Jakarta, KBKNews.id – Presiden Prabowo Subianto melakukan kunjungan diplomatik penting ke Negeri Sakura untuk mempererat sinergi ekonomi kedua negara. Dalam pertemuan tingkat tinggi dengan Perdana Menteri Jepang, Sanae Takaichi, di Istana Akasaka, Selasa (31/3/2026), Presiden secara terbuka mengajak Jepang untuk terlibat lebih dalam pada sektor-sektor strategis. Mulai dari pengelolaan mineral kritis hingga percepatan hilirisasi industri.
Pertemuan tersebut menjadi panggung bagi Indonesia untuk menunjukkan keseriusan dalam mentransformasi ekonomi. Dari sekadar eksportir bahan mentah menjadi kekuatan industri global melalui kemitraan teknologi dengan Jepang.
Membidik Kerja Sama Mineral Kritis dan Logam Tanah Jarang
Salah satu poin utama yang ditekankan Presiden Prabowo adalah ajakan untuk berkolaborasi di sektor mineral kritis dan logam tanah jarang (rare earth). Komoditas ini merupakan komponen vital bagi industri teknologi tinggi dan transisi energi dunia.
Indonesia ingin memastikan kekayaan alam yang dimiliki dapat diolah di dalam negeri dengan dukungan investasi dan keahlian dari perusahaan-perusahaan Jepang.
“Kami juga terus mengajak dan membuka diri untuk partisipasi Jepang dalam ekonomi Indonesia, juga kerja sama kemitraan di bidang mineral kritis, dan rare earth,” ungkap Presiden Prabowo di Tokyo.
Dia juga menambahkan, pintu Indonesia sangat terbuka bagi Jepang untuk berpartisipasi langsung dalam agenda besar industrialisasi melalui skema hilirisasi.
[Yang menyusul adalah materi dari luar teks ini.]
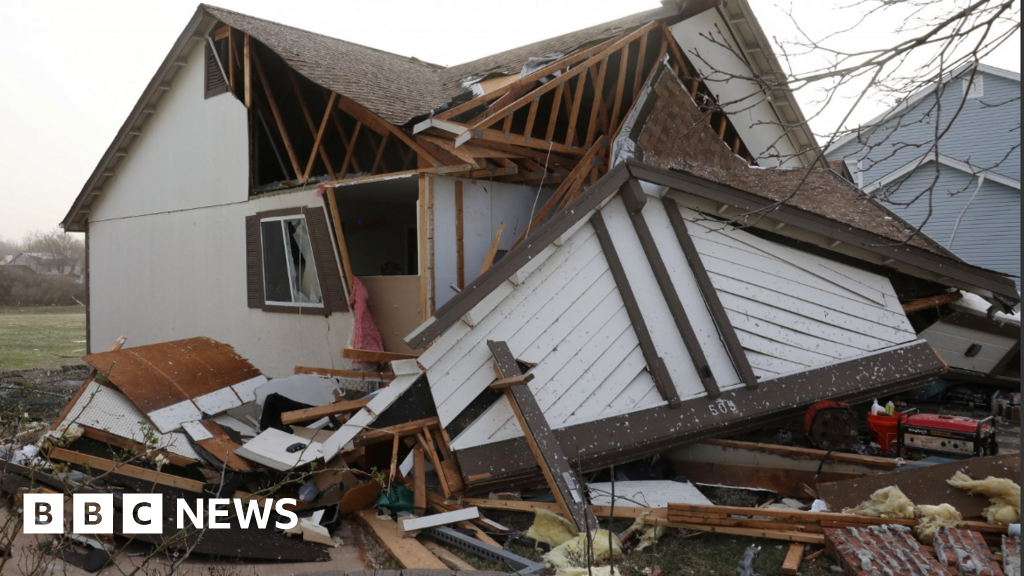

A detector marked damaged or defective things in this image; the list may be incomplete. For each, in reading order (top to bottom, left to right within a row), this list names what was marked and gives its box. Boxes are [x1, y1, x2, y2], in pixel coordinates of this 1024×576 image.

Transisi Energi: dari Nuklir hingga Komunitas Emisi Nol
Selain mineral, sektor energi masa depan juga menjadi sorotan. Presiden Prabowo menyampaikan keterbukaan Indonesia bagi Jepang untuk bekerja sama mengembangkan energi terbarukan, bahkan melirik potensi pemanfaatan energi nuklir.
Langkah ini sejalan dengan inisiatif Asia Zero Emission Community (AZEC), di mana pemerintah Indonesia mendorong keterlibatan lebih aktif dari korporasi Jepang dalam proyek-proyek ramah lingkungan di tanah air.
“Kami juga akan mendorong Asia Zero Emission Community, di mana perusahaan-perusahaan Jepang terlibat di Indonesia,” ujar Presiden.
Komitmen Membereskan Hambatan Investasi
Menanggapi keluhan terkait operasional bisnis, Presiden Prabowo berjanji akan turun tangan langsung melakukan debottlenecking atau penguraian hambatan pada proyek-proyek strategis milik perusahaan Jepang yang sempat terkendala.
Beberapa proyek yang disebut secara spesifik antara lain Tempat Pengolahan dan Pemrosesan Akhir Sampah (TPPAS) Legok Nangka serta Pembangkit Listrik Tenaga Panas Bumi (PLTP) Sarulla. Presiden juga memberikan perhatian khusus pada proyek raksasa Gas Abadi Blok Masela yang dikelola oleh Inpex.
“Juga kami menyambut baik perusahaan korporasi Jepang, Inpex, yang berkontribusi di proyek gas abadi di Blok Masela. Setelah penundaan yang cukup panjang, kita berharap ini bisa segera terwujud,” tegasnya.
Percepatan Ratifikasi Protokol IJEPA
Sebagai payung hukum yang memperkuat perdagangan kedua negara, Presiden menekankan pentingnya percepatan implementasi Protokol Amandemen Indonesia-Japan Economic Partnership Agreement (IJEPA).
Pemerintah Indonesia berkomitmen untuk bekerja keras menyelesaikan proses ratifikasi agar manfaat dari perjanjian ekonomi ini dapat segera dirasakan oleh pelaku usaha di kedua negara. Prabowo berharap kesepakatan ini bisa tuntas dalam waktu singkat demi kepastian hukum dan peningkatan volume perdagangan bilateral.
Melalui kunjungan ini, Indonesia menegaskan posisinya sebagai mitra strategis Jepang yang tidak hanya menawarkan sumber daya alam, tetapi juga kepastian iklim investasi dan visi jangka panjang menuju negara industri maju.